The Split at Selection command divides the document into two, with all text before the insertion point or selection remaining in the original document and all text after it becoming a new document. In the case of working in a table as it sounds like you may have been, the table should be kept all together, so the entire table will be part of the new document even if your cursor position wasn’t at the top of the table.

The new document will use the same title as the original document but with a -1 appended to the end. It will come just after the original document in the list in the binder on the left of the editor. With the focus in the editor in that document, choose View > Reveal in Binder to select the document in the list. The item above it should be the original document, and if you click to load it in the editor, you should see the rest of your text from before the split.
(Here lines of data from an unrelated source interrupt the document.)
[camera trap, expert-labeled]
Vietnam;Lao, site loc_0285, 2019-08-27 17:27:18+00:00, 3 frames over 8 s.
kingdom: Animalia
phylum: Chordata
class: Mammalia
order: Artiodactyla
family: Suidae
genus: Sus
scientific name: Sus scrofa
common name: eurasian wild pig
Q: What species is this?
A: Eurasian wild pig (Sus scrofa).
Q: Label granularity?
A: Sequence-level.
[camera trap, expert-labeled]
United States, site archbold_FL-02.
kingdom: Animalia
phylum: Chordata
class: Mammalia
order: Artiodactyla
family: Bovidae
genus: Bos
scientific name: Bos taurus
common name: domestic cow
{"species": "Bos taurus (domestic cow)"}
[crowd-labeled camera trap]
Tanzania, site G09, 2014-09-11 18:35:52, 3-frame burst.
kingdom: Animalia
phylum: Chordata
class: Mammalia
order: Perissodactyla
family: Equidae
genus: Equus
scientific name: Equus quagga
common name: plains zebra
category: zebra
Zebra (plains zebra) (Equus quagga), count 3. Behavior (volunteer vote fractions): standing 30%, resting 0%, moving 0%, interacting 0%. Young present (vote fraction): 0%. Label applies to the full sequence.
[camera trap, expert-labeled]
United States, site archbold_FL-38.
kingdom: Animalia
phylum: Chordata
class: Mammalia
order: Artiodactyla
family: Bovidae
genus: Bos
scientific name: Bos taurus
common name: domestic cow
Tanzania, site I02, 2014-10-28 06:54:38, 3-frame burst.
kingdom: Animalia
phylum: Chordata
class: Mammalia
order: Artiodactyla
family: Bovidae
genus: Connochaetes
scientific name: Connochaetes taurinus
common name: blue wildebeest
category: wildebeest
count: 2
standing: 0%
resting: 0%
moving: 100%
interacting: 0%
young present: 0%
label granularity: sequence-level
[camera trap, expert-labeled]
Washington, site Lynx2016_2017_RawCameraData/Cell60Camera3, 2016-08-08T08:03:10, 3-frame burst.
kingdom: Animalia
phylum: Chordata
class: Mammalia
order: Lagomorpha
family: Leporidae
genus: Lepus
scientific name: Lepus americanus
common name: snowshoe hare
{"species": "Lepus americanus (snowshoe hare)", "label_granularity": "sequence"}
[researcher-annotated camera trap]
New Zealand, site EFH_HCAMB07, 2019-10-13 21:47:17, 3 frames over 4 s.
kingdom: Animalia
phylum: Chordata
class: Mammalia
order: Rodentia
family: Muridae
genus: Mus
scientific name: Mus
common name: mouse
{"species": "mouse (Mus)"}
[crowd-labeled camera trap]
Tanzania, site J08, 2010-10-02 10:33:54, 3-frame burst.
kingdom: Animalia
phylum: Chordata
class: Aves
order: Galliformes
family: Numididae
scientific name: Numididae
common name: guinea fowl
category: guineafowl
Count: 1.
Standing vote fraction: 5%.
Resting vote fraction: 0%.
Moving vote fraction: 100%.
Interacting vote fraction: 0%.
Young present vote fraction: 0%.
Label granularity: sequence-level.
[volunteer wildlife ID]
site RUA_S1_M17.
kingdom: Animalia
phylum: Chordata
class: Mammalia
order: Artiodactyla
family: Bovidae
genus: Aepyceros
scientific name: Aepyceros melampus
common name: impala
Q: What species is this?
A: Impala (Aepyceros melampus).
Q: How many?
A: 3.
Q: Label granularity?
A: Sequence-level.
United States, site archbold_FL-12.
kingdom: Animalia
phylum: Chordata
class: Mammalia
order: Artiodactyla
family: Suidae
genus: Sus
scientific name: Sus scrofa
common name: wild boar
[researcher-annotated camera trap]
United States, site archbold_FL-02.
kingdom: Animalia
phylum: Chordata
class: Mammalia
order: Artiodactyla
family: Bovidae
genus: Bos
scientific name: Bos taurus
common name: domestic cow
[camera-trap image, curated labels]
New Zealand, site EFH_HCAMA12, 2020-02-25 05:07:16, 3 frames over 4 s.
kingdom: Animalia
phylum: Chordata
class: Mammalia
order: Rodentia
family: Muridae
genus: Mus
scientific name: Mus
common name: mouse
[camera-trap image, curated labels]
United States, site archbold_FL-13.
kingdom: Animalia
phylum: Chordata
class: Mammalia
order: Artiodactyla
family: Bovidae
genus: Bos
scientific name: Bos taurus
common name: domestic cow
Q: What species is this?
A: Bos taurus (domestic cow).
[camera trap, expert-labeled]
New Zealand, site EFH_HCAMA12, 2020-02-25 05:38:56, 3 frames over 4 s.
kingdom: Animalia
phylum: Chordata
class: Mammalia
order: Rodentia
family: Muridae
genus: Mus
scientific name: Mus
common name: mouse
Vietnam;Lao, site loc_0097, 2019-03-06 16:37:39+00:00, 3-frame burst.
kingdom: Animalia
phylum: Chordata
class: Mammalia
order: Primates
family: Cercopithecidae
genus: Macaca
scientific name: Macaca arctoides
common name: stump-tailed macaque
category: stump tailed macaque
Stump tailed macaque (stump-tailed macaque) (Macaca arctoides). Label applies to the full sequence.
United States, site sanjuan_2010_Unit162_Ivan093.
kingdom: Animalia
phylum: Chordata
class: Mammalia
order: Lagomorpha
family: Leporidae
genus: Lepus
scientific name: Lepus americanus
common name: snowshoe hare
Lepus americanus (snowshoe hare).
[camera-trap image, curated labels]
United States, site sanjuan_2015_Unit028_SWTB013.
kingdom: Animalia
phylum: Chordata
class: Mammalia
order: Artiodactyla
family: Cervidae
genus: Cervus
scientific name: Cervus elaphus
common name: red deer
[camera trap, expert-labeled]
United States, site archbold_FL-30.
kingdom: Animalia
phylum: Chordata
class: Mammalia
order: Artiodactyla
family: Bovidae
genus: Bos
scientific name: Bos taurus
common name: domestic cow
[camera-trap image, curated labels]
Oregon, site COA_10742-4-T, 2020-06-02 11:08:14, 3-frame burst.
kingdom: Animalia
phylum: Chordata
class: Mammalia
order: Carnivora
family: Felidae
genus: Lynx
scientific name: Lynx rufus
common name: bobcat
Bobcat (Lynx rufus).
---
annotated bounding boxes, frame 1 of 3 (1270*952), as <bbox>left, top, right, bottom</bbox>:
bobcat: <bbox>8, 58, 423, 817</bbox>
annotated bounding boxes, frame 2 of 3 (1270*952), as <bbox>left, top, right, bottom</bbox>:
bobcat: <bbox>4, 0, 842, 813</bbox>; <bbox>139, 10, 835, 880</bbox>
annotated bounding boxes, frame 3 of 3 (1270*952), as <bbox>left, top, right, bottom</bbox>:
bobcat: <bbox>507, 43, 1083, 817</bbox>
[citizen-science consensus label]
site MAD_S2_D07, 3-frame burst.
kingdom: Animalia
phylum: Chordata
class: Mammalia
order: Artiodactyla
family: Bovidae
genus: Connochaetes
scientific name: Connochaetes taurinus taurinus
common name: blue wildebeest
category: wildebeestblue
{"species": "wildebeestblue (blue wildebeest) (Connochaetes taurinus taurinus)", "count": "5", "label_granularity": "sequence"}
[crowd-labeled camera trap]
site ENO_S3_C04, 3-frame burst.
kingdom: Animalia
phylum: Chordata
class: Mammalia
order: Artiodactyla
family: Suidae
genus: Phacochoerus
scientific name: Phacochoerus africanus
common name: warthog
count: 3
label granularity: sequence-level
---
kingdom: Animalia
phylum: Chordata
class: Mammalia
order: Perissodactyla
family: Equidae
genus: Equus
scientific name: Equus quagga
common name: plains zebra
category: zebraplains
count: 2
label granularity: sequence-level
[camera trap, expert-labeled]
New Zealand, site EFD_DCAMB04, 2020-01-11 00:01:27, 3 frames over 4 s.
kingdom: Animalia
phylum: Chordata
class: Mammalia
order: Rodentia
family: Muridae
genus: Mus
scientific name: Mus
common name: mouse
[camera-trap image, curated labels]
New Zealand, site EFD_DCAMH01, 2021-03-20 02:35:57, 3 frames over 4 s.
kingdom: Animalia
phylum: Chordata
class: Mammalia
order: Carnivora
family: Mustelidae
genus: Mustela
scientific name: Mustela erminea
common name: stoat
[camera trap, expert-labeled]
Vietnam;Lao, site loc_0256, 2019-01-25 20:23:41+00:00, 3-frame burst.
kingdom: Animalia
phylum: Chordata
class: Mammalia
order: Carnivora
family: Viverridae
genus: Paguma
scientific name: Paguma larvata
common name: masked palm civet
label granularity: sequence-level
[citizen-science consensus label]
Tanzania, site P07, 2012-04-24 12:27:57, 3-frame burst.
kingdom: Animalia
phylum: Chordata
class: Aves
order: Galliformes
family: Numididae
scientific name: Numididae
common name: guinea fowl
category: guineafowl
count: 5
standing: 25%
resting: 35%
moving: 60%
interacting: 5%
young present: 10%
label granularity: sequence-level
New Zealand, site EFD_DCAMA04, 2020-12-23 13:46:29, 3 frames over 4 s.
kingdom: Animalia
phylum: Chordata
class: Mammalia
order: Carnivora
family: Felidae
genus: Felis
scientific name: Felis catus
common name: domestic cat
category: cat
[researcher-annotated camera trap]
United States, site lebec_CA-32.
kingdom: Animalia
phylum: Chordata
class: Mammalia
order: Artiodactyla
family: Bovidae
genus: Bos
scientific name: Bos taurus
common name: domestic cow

You mentioned seeing multiple documents with the same name, but I’m not completely clear if you checked all of these and saw what should have been the document with text before the split yet it was missing some?

Something else you could try is using the project search in the main toolbar to look for some of the specific text in the document. That may pull it up in the search results list in the binder, and you could then select it and use Reveal in Binder to figure out where it’s located and move it to the correct position if necessary.

You can also merge the two documents back together by selecting them both in the binder and using Documents > Merge, or you can leave them be and let them just come back together during the compile stage, depending on the settings you’re using there for separating documents.

This is the index card icon, indicating that the item has a synopsis (appears on an index card in the inspector or when viewing the file on the corkboard) but does not have any main document text. Page 62 in the user manual (available from the Help menu) provides a complete list of the different text item icons and their meanings.

Saving changes and making a backup are separate. Scrivener always saves changes when closing–it autosaves regularly when you’re working, as well–but it also by default creates a complete project backup on close, a zipped copy of the project saved in your user AppData folder. (You can adjust these settings within the Backup tab of Tools > Option.) To keep versions of a text in Scrivener, you can use the Documents > Snapshots tool while working, letting you roll back to an earlier version of that document. The snapshots feature is described in section 15.6 of the user manual if you’re interested.

It sounds like the text was all from the current session, so unless you were creating backups throughout the day while you were working, it sounds like the word was all more recent than your last backup would’ve been. You mentioned Dropbox here though–are you keeping the live project in Dropbox? If so, you may be able to find an earlier version of the individual RTF file from when you were working during the day and be able to recover the file from the Dropbox website, assuming you haven’t found it in a split document in the current copy of the project.